**To do**. Exactly reproduce the lines from the one holding "What is the measurable gap" through the final line of the listing below, with both ends included and nothing else.

**Part of a data file**.
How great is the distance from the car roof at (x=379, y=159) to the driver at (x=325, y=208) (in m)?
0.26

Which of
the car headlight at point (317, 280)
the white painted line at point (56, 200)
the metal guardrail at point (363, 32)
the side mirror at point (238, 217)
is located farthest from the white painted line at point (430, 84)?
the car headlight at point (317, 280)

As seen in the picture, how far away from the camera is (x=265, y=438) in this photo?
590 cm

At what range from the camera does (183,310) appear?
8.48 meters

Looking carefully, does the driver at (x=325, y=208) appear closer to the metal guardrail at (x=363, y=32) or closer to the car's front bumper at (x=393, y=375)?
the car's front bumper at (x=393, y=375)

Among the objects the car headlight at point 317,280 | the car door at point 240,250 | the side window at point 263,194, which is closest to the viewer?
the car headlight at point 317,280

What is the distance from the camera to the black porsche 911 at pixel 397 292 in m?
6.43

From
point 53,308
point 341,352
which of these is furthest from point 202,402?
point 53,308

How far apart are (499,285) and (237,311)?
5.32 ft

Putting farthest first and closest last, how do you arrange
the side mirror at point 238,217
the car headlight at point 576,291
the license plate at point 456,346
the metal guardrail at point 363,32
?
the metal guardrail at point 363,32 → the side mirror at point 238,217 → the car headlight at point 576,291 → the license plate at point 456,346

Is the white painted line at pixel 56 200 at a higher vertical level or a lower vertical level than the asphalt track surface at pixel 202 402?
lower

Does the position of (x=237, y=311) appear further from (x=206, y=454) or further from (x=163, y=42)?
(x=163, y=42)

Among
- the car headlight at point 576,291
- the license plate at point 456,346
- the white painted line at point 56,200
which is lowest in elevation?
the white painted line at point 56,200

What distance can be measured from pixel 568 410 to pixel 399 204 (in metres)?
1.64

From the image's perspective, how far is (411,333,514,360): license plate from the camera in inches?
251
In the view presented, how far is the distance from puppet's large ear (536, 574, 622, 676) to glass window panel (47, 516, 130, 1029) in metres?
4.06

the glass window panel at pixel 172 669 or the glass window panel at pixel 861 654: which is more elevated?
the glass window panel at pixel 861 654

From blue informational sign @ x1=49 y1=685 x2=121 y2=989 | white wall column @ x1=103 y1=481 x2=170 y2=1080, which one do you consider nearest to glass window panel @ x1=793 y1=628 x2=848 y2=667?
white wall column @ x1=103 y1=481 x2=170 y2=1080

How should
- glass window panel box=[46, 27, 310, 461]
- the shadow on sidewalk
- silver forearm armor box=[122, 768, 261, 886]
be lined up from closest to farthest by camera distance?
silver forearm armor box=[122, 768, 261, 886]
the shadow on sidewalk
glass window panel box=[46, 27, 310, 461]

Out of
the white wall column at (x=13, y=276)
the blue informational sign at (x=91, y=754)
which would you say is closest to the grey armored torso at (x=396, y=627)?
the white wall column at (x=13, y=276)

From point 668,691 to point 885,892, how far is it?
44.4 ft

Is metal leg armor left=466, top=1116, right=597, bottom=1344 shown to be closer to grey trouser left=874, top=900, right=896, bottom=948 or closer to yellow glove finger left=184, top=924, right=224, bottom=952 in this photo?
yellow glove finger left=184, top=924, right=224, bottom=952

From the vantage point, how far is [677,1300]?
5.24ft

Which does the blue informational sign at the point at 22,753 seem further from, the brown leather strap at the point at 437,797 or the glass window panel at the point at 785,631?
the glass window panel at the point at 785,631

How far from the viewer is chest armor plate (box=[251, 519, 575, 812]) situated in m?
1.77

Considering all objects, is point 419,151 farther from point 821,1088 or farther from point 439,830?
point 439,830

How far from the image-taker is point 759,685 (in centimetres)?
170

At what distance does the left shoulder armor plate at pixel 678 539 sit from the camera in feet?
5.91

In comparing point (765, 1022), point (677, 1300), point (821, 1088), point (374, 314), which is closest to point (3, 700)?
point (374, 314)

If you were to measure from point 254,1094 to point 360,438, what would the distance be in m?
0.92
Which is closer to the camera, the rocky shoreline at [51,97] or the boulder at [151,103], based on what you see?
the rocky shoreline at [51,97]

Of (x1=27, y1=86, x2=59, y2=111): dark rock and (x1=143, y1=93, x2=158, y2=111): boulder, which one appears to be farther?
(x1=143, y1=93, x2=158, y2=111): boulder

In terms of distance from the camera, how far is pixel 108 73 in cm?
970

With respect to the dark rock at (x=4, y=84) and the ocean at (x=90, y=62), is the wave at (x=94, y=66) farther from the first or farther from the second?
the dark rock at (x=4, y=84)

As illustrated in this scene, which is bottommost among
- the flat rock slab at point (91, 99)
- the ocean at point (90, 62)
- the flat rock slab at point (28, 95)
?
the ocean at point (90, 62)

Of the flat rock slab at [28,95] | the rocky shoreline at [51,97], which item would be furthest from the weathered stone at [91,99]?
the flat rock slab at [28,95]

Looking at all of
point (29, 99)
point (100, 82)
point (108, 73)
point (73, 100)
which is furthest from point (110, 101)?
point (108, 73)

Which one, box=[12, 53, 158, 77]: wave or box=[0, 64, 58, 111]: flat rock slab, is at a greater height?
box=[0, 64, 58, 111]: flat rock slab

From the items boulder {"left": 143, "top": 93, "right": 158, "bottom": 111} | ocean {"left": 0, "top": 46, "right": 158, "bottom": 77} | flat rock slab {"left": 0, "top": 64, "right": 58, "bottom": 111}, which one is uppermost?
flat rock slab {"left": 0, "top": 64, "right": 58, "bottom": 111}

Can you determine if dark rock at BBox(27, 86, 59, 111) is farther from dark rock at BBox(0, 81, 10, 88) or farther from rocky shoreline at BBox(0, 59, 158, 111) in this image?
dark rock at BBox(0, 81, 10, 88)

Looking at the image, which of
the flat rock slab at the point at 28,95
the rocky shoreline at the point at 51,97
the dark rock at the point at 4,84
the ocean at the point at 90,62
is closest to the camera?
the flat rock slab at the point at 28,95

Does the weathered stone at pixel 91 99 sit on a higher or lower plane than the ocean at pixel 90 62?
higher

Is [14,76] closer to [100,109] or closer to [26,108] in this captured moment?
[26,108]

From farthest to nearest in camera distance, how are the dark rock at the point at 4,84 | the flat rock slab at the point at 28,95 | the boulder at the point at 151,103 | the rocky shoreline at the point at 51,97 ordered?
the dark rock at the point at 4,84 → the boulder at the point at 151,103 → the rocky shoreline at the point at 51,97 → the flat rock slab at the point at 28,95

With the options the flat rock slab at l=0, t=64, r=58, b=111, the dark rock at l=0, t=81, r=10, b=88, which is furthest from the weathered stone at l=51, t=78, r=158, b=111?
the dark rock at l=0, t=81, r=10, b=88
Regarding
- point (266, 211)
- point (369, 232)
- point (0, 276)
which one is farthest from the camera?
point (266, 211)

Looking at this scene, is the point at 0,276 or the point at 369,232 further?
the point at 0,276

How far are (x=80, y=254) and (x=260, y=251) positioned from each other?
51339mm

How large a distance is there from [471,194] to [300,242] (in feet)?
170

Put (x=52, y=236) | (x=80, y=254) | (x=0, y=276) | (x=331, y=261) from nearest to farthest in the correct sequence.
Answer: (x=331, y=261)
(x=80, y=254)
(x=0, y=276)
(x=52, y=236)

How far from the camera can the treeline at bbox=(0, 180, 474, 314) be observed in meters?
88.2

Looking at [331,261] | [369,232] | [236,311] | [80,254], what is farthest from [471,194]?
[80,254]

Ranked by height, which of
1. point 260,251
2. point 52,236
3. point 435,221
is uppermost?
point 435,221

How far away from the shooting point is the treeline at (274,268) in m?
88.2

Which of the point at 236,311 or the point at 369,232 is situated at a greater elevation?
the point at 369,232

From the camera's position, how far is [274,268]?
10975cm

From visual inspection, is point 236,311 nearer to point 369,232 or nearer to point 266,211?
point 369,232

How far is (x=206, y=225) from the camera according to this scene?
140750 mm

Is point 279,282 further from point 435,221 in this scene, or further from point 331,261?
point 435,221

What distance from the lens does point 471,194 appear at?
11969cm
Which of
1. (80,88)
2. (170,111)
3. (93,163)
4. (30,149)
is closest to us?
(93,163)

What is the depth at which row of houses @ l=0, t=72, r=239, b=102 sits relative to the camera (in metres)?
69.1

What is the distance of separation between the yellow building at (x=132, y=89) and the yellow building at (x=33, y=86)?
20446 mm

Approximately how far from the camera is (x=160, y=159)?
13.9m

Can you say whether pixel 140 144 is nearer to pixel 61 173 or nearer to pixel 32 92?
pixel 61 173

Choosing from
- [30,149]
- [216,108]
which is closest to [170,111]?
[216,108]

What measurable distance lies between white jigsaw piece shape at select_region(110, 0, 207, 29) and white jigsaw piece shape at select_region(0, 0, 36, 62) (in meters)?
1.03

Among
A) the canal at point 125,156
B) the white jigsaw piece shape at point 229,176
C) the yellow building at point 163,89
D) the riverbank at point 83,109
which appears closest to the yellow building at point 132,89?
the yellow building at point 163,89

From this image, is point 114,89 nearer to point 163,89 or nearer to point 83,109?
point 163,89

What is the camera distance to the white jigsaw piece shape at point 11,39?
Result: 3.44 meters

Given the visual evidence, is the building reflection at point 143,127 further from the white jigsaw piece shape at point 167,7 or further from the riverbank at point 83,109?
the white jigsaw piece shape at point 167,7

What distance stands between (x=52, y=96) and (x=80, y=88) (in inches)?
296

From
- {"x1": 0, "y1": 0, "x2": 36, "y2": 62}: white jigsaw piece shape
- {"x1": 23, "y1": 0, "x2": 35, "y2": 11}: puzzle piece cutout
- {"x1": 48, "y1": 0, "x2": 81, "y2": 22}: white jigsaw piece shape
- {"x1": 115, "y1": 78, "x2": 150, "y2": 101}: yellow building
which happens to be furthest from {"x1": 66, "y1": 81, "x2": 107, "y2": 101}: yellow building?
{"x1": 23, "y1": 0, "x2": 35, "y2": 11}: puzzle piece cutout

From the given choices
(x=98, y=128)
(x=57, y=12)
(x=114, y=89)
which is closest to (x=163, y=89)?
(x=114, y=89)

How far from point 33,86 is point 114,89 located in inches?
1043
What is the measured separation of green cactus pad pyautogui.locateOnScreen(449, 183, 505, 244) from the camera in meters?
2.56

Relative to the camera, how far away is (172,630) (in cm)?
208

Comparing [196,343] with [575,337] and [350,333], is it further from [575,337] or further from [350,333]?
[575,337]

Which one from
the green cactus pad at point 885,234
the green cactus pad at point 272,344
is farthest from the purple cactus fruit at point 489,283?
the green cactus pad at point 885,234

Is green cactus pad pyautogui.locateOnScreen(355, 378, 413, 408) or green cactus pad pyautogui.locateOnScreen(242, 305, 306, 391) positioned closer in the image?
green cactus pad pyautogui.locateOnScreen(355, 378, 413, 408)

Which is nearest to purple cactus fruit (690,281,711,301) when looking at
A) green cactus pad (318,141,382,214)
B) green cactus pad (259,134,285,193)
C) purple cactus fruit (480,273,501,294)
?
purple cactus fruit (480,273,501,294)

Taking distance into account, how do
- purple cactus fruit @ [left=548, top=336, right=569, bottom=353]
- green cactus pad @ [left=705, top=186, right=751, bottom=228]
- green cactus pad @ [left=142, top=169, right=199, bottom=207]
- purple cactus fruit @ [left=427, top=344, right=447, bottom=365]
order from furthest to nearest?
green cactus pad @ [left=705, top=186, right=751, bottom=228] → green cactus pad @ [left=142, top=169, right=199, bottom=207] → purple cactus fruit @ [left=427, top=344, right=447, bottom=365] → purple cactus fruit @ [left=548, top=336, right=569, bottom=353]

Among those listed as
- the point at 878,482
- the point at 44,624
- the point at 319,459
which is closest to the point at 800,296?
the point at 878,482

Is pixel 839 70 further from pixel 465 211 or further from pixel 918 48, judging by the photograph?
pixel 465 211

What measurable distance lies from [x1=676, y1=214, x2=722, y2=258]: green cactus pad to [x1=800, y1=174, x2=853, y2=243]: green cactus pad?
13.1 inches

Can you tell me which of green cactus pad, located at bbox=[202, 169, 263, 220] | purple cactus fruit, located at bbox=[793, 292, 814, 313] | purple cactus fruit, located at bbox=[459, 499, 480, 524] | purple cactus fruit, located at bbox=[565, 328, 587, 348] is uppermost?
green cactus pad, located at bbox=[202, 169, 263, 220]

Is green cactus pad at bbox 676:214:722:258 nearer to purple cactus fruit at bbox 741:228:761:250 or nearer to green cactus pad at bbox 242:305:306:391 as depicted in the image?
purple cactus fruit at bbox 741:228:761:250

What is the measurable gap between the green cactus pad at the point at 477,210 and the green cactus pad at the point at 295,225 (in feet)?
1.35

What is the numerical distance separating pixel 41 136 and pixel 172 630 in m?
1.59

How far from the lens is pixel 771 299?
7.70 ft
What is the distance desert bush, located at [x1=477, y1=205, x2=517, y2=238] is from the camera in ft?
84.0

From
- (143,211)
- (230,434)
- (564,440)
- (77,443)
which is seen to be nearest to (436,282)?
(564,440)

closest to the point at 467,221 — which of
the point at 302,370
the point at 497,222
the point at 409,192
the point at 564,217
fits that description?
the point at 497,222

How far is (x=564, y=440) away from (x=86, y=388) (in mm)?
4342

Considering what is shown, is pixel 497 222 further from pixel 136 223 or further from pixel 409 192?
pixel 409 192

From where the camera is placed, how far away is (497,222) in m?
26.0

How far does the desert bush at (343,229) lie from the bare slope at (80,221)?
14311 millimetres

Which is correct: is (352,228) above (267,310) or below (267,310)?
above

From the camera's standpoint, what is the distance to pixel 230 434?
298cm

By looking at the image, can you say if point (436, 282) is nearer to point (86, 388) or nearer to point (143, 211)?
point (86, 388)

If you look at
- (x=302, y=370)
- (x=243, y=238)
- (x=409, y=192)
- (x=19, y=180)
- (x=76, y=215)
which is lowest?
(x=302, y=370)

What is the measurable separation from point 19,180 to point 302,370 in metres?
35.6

**Answer for the task**.
What is the measurable gap between the green cactus pad at the point at 477,210 and the green cactus pad at the point at 295,225 (in feet)?
1.35

What is the numerical distance separating pixel 41 136 and pixel 172 630 in m?
1.59

How far from the lens is pixel 771 299?
7.70 ft
What is the distance desert bush, located at [x1=477, y1=205, x2=517, y2=238] is from the camera in ft?
84.0

From
- (143,211)
- (230,434)
- (564,440)
- (77,443)
which is seen to be nearest to (436,282)?
(564,440)

closest to the point at 467,221 — which of
the point at 302,370
the point at 497,222
the point at 409,192
the point at 564,217
fits that description?
the point at 497,222

How far is (x=564, y=440) away from (x=86, y=388) (in mm)?
4342

Considering what is shown, is pixel 497 222 further from pixel 136 223 or further from pixel 409 192?
pixel 409 192

From where the camera is placed, how far away is (497,222) in m?
26.0

How far does the desert bush at (343,229) lie from the bare slope at (80,221)?
14311 millimetres

Which is correct: is (352,228) above (267,310) or below (267,310)?
above

From the camera's standpoint, what is the distance to pixel 230 434?
298cm

By looking at the image, can you say if point (436, 282) is nearer to point (86, 388) or nearer to point (143, 211)?
point (86, 388)

If you look at
- (x=302, y=370)
- (x=243, y=238)
- (x=409, y=192)
- (x=19, y=180)
- (x=76, y=215)
which is lowest?
(x=302, y=370)

What is the measurable separation from point 19,180 to point 302,370 in metres?
35.6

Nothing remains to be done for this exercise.